Osiris, le roi assassiné qui devint dieu

 



Il fut un temps où l’Égypte était dirigée non par un simple homme, mais par un roi sage et juste, aimé des dieux et des hommes : Osiris. Il régnait avec équité, apportant aux hommes la connaissance de l’agriculture, des lois et du culte. Sous son autorité, la vallée du Nil était prospère et en paix.

Mais dans l’ombre, un frère jaloux l’observait : Seth, dieu du chaos et des tempêtes. Ambitieux et violent, il ne supportait pas la grandeur d’Osiris. Par ruse, Seth invita Osiris à un banquet et proposa un jeu cruel : un magnifique coffre serait offert à celui qui pourrait s’y allonger parfaitement. Osiris, sans méfiance, essaya. Dès qu’il fut allongé, Seth referma le couvercle et le scella avec du plomb fondu. Puis il jeta le coffre dans le Nil. Osiris mourut.

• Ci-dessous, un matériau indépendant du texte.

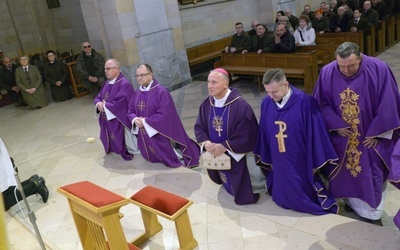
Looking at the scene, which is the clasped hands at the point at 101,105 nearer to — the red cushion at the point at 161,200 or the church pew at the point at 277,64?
the red cushion at the point at 161,200

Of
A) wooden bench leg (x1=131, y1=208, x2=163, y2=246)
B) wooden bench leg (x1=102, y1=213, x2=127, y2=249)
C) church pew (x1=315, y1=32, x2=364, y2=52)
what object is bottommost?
wooden bench leg (x1=131, y1=208, x2=163, y2=246)

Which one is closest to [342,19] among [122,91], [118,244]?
[122,91]

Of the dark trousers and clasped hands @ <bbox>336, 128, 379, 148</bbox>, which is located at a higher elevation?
A: clasped hands @ <bbox>336, 128, 379, 148</bbox>

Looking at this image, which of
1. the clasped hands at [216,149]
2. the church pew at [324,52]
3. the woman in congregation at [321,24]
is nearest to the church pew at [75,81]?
the church pew at [324,52]

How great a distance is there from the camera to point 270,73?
3678mm

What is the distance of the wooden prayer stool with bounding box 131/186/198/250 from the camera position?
133 inches

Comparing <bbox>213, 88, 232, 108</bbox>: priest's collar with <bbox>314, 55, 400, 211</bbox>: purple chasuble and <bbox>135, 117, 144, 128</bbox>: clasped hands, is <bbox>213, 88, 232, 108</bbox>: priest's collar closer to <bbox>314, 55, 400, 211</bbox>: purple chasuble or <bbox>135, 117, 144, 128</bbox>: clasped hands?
<bbox>314, 55, 400, 211</bbox>: purple chasuble

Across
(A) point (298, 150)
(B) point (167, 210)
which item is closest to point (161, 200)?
(B) point (167, 210)

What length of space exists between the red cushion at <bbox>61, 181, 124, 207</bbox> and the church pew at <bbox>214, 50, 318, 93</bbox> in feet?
18.7

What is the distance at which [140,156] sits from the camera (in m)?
6.09

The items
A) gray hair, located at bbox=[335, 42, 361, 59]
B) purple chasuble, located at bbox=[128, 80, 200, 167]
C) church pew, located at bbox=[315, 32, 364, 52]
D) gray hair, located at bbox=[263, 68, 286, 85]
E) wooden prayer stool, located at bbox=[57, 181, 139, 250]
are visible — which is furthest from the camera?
church pew, located at bbox=[315, 32, 364, 52]

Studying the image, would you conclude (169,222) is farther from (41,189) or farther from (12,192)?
(12,192)

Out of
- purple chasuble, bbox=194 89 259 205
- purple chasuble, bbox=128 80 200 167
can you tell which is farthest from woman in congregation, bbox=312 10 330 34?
purple chasuble, bbox=194 89 259 205

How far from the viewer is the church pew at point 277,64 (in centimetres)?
793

À la douleur du peuple succéda l’instabilité. L’ordre avait disparu. Mais Isis, l’épouse d’Osiris, déesse de la magie et de la fidélité, ne se résigna pas. Elle parcourut l’Égypte pour retrouver le corps de son mari, le rassembla, le pleura, et par sa magie puissante, le ramena à la vie pour un bref instant. De cette union sacrée naquit un fils : Horus.

Horus grandit loin du tumulte, caché dans les marais du delta, éduqué par sa mère. Lorsqu’il devint adulte, il revendiqua son trône. S’ensuivit une lutte titanesque entre le jeune dieu-faucon et son oncle Seth, combat qui dura des années, semant troubles et désordres dans les deux royaumes.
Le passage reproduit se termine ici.